** BEGIN Information supplied **

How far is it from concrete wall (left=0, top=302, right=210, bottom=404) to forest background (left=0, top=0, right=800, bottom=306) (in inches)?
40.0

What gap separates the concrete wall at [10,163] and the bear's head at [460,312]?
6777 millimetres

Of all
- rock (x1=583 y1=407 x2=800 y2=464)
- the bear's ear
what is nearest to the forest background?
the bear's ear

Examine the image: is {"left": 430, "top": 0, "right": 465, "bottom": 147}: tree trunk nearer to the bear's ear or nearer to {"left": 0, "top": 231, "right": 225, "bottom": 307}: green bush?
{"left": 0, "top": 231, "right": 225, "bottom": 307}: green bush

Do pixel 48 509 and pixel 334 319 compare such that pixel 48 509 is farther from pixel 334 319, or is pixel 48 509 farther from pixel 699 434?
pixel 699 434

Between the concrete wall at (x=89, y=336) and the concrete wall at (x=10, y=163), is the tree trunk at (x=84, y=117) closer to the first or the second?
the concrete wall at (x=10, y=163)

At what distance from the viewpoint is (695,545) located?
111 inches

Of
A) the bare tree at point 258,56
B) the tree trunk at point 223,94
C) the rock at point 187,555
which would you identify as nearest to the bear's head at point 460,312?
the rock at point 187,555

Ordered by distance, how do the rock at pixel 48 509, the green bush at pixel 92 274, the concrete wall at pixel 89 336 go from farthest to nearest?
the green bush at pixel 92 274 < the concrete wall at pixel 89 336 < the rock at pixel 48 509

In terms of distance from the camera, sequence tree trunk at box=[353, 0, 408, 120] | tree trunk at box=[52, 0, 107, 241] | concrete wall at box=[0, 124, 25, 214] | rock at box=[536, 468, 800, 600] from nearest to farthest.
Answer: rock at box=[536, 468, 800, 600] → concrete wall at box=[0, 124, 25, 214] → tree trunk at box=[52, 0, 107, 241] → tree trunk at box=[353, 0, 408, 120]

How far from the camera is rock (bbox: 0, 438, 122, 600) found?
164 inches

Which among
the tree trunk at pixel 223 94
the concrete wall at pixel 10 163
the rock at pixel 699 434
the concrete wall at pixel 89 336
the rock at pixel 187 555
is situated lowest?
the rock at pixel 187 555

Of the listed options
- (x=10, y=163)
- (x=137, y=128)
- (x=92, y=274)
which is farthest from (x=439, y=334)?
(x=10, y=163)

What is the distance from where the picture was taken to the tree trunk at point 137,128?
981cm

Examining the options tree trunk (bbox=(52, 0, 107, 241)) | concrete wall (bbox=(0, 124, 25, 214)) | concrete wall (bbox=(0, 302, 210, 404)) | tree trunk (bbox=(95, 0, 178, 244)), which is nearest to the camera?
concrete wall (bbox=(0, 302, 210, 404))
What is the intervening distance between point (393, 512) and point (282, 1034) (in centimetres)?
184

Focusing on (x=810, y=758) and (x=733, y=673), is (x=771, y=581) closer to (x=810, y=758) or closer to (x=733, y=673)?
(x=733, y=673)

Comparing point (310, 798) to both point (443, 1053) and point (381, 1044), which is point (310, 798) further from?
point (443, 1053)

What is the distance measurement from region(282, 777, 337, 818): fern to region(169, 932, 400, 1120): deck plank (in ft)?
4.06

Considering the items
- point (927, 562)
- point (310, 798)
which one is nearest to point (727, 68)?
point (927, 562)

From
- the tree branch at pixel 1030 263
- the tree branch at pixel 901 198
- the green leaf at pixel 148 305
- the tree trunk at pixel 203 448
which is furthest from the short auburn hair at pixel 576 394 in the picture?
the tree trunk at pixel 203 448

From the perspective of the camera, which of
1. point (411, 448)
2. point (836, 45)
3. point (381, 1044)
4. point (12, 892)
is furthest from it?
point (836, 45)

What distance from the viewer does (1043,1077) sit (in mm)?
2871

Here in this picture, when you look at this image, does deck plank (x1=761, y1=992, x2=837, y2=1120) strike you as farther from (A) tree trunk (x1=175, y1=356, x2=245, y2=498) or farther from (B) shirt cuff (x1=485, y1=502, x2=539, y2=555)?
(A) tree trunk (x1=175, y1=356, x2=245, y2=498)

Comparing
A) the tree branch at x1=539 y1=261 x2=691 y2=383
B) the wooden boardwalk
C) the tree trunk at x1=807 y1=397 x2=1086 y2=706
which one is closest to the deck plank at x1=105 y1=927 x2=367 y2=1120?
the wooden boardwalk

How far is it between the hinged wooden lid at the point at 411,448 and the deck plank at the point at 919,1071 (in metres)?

** END Information supplied **

## What is required
Each line from the one containing "From the perspective of the camera, which of" to the final line of the entries above must be returned exactly, and no other line may appear.

## Written response
From the perspective of the camera, which of
1. point (411, 448)
2. point (836, 45)
3. point (381, 1044)
4. point (12, 892)
is furthest from it?
point (836, 45)

What distance from the viewer does (1043,1077) sit (in mm)?
2871

Here in this picture, when you look at this image, does deck plank (x1=761, y1=992, x2=837, y2=1120) strike you as farther from (A) tree trunk (x1=175, y1=356, x2=245, y2=498) or farther from (B) shirt cuff (x1=485, y1=502, x2=539, y2=555)?
(A) tree trunk (x1=175, y1=356, x2=245, y2=498)

Comparing
A) the tree branch at x1=539 y1=261 x2=691 y2=383
B) the wooden boardwalk
C) the tree trunk at x1=807 y1=397 x2=1086 y2=706
which one is closest to the deck plank at x1=105 y1=927 x2=367 y2=1120?
the wooden boardwalk

How far is it between the hinged wooden lid at the point at 411,448 and the deck plank at the point at 919,1071 (in metres)?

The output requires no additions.